There are no governmental laws, decrees, or regulations in Canada that restrict the export or import of capital or that affect the remittance of dividends, interest, or other payments to nonresident holders of our common stock. However, any such remittance to a non-corporate resident of the United States may be subject to a 15% withholding tax pursuant to Article XI of the reciprocal tax treaty between Canada and the United States.

Except as provided in the Investment Canada Act (the “Act”), enacted on June 20, 1985, as amended, as further amended by the North American Free Trade Agreement (NAFTA) Implementation Act (Canada) and the World Trade Organization (WTO) Agreement Implementation Act, there are no limitations under the laws of Canada, the Province of Alberta or in the charter or any other of our constituent documents on the right of non-Canadians to hold and/or vote our common stock.

E. Taxation

The following paragraphs set forth certain United States and Canadian federal income tax considerations in connection with the payment of dividends on and purchase or sale of our shares of common stock. The tax considerations are stated in general terms and are not intended to be advice to any particular shareholder. Each prospective investor is urged to consult his or her own tax advisor regarding the tax consequences of his or her purchase, ownership and disposition of shares of our common stock.

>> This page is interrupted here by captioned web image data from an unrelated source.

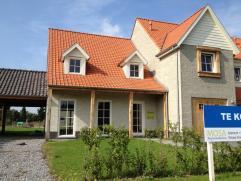 De Brammert - Fase 1  Nieuwbouwwoning LOT 9 met 4 slaapkamers, zolder, private tuin en eiken carport.  Troeven: - Normandische stijl  - Nabij wi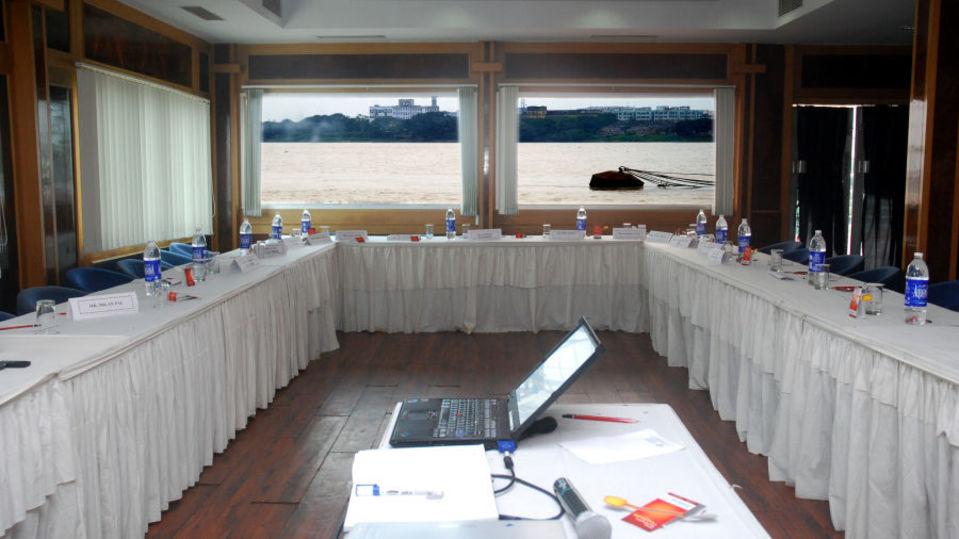 Captains Cabin at Floatel Kolkata Kolkata  Banquets in Kolkata  Conferences in Kolkata 2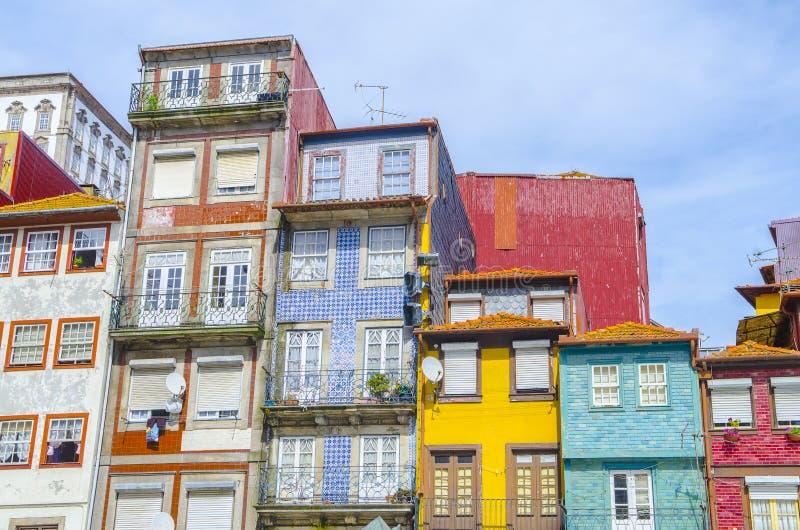 传统古雅房子在波尔图,葡萄牙老镇和旅游ribeira区  免版税库存图片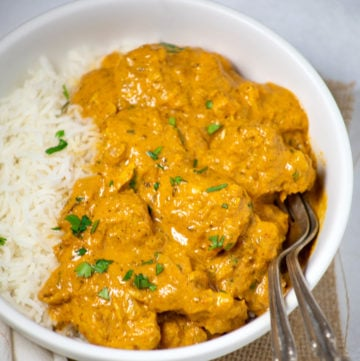 Chicken Curry with coconut milk in a white bowl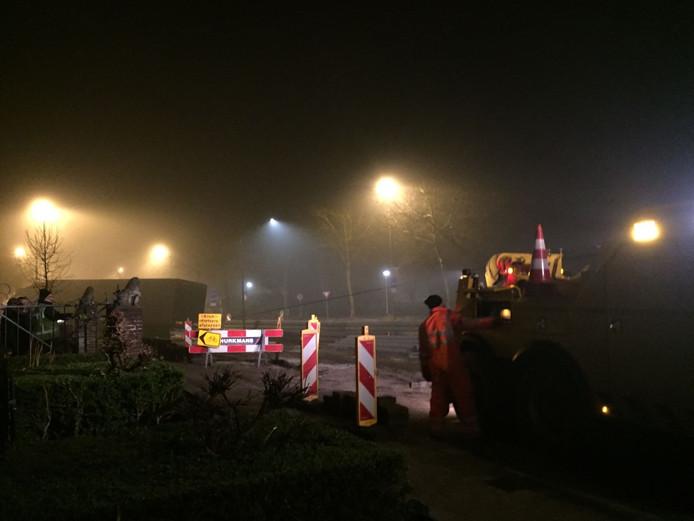 Vrachtwagen rijdt zich vast op Eindhovenseweg in Valkenswaard.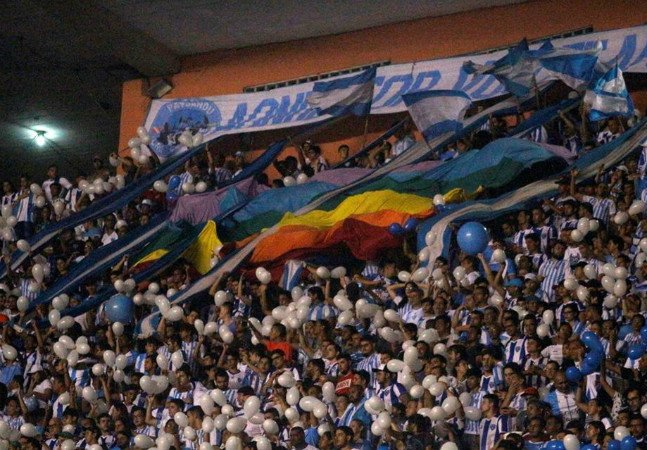 Torcida abre bandeira LGBT em estádio como pedido de desculpas por grito homofóbico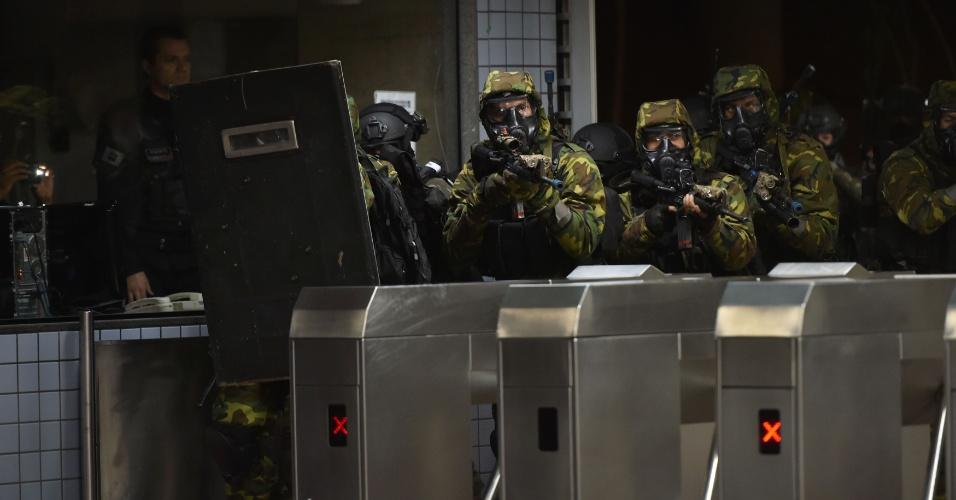 29.jul.2015 - Tropas de operações especiais do Exército e da Polícia Militar fazem treinamento contra terrorismo na estação de metrô Central, em Brasília (DF). O exercício acontece em função das Olimpíadas, Brasília recebe 10 jogos do torneio olímpico de futebol
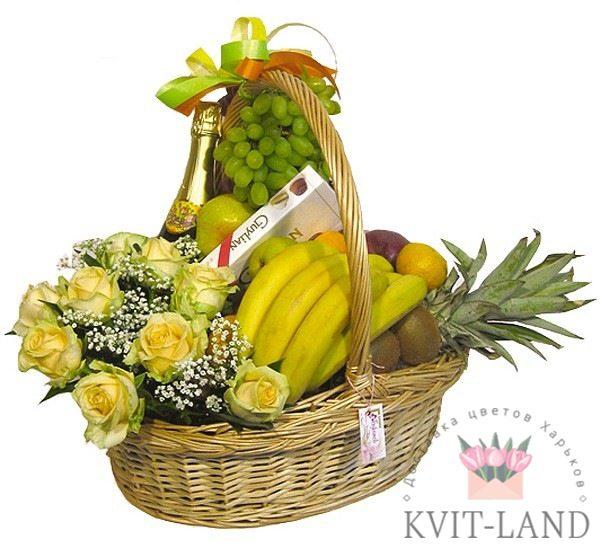цветы с фруктами в корзине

The discussion set forth below is based upon the provisions of the Income Tax Act (Canada) (the “Tax Act”), the Internal Revenue Code of 1986, as amended (the “Code”) and the Convention between Canada and the United States of America with respect to Taxes on Income and on Capital (the “Convention”), as well as United States Treasury regulations and rulings and judicial decisions. Except as otherwise specifically stated, the following discussion does not take into account or anticipate any changes to such laws, whether by legislative action or judicial decision. The discussion does not take into account the provincial tax laws of Canada or the tax laws of the various state and local jurisdictions in the United States.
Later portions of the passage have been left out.